EXE Jump Tables

dedndave · May 29, 2009, 05:51:54 PM

do any of you experienced programmers have a simple method of eliminating the need for jump tables at the end of an EXE ?
i am guessing they are inserted by the assembler ?

jj2007 · May 29, 2009, 06:22:44 PM

Good question indeed. They don't look very efficient. Maybe it's a noob question: how does the assembler "know" the memory location of GetStdHandle, i.e. 7C812F3A? Is it guaranteed to be the same in all versions of Windows??

Code Select

0040106A              .  6A F5                       push -0B  ; StdHandle = STD_OUTPUT_HANDLE
0040106C              .  E8 A7000000                 call <jmp.&kernel32.GetStdHandle>
...
00401118               $ FF25 74114000              jmp near dword ptr [<&kernel32.GetStdHandle>]
...
GetStdHandle            8BFF                         mov edi, edi  ; HANDLE kernel32.GetStdHandle(StdHandle)
7C812F3B                55                           push ebp
7C812F3C                8BEC                         mov ebp, esp

PBrennick · May 29, 2009, 06:31:06 PM

GetStdHandle, for example, has its laddress stored in a lookup table in kernel.dll so even though there are differing versions of that DLL, the address, which can vary, will always be found.

Paul

BogdanOntanu · May 29, 2009, 06:31:52 PM

Quote from: dedndave on May 29, 2009, 05:51:54 PM
do any of you experienced programmers have a simple method of eliminating the need for jump tables at the end of an EXE ?

Simple? Well ...NO. Possible? Yes.

See here for a possible solution: http://www.masm32.com/board/index.php?topic=6519.0;topicseen

The MS libs contain two kinds of API "glue" code: one that will generate a jump table and one that will call "directly".

The jump table is more efficient for many reasons.

AFAIK there are other older threads about this issue also.

Quote
i am guessing they are inserted by the assembler ?

No. Usually this jump table is generated / inserted by the linker when it links extern / API's from LIBs .

However my Sol_Asm assembler does generate the jump tables :D but this is an exception to confirm the above rule.
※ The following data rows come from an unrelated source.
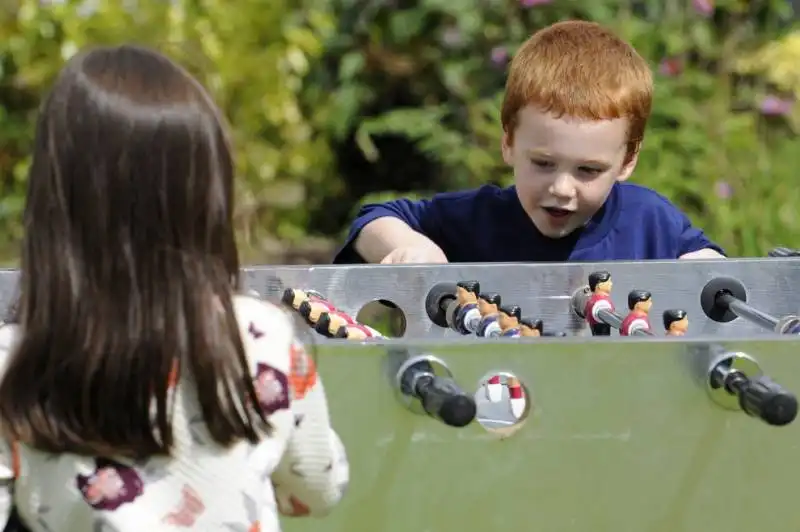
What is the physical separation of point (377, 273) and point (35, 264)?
4.25 ft

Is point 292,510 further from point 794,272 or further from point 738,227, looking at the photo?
point 738,227

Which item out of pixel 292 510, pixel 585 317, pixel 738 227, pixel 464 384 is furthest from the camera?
pixel 738 227

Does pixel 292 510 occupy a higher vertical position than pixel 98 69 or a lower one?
lower

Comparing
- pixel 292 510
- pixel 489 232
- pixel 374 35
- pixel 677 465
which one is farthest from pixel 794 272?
pixel 374 35

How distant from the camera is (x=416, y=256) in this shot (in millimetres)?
3291

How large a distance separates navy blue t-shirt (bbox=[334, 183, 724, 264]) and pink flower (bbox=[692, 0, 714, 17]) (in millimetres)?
2561

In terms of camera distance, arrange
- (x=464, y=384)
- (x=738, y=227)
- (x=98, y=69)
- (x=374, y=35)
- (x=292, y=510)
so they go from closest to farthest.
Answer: (x=98, y=69)
(x=292, y=510)
(x=464, y=384)
(x=738, y=227)
(x=374, y=35)

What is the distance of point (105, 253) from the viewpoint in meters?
1.83

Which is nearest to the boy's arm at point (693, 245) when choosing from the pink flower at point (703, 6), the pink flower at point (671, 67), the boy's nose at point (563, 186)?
the boy's nose at point (563, 186)

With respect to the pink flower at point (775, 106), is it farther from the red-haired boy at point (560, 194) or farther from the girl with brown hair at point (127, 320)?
the girl with brown hair at point (127, 320)

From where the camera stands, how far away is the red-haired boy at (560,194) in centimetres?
325

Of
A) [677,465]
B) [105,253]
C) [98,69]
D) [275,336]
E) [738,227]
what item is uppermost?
[98,69]

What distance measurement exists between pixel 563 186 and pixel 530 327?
0.53m

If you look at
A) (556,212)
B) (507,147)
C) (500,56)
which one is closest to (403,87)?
(500,56)
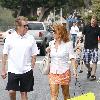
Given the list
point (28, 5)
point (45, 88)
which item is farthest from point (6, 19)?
point (45, 88)

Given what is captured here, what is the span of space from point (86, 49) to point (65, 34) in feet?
16.7

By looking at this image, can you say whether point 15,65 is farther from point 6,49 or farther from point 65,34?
point 65,34

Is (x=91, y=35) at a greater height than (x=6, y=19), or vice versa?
(x=6, y=19)

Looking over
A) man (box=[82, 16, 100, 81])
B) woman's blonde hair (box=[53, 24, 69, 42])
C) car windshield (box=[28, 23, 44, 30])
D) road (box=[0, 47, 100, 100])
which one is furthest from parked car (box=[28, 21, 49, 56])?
woman's blonde hair (box=[53, 24, 69, 42])

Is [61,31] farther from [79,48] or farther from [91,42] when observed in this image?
[79,48]

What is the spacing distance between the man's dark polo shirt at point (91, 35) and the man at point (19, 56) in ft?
17.0

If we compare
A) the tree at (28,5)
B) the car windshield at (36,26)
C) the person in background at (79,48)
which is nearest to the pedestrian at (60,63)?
the person in background at (79,48)

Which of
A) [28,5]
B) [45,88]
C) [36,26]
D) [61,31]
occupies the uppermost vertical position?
[28,5]

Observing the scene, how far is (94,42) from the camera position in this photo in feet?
41.8

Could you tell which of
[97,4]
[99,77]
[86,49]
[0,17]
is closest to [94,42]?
[86,49]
dedndave · May 29, 2009, 06:38:33 PM

well - i read many of the other related threads - i did not see anything specific about eliminating the tables
much ado about why they are there, however
i seem to recall something someplace about eliminating them
and, yes, i can see how a program may load faster with the tables
once it has loaded, however, i would have to think it would be faster without them
as always, the best solution is probably a hybrid, where functions that are speed-critical are referenced without tables
and funtions that are used several times, but are not speed-critical use the tables (similar to procs vs macros argument)

EDIT
@JJ - i don't think it matters if they are the same or not
perhaps running under one OS, they are one value and under a different OS, a different value
from what i gather, they are externals that are unresolved until run-time

surely, if you reference a function 100 different places in the code, the table may be a good way to go
that way, the OS only has to set the value one time when the program is loaded

BogdanOntanu · May 29, 2009, 06:48:50 PM

Quote from: jj2007 on May 29, 2009, 06:22:44 PM
Good question indeed.

In fact a relatively irrelevant question unless you are writing a compiler.

Quote
They don't look very efficient.

It depends on the "angle" of view.

- Each "direct" call is still "indirect" in fact from the CPU's point of view.
- Each "direct" call is 1 byte longer than the jump table and this adds up when you use a lot of API in your code.
- Each "direct" call needs relocations and more solving by the linker and thus makes assembly/ linking slower and DLL's bigger
- indirect call's allow you an extra central "hooking" location that can be useful with portable applications and other OS'es (GOT/PLT like/ ready)

Quote
Maybe it's a noob question: how does the assembler "know" the memory location of GetStdHandle, i.e. 7C812F3A? Is it guaranteed to be the same in all versions of Windows??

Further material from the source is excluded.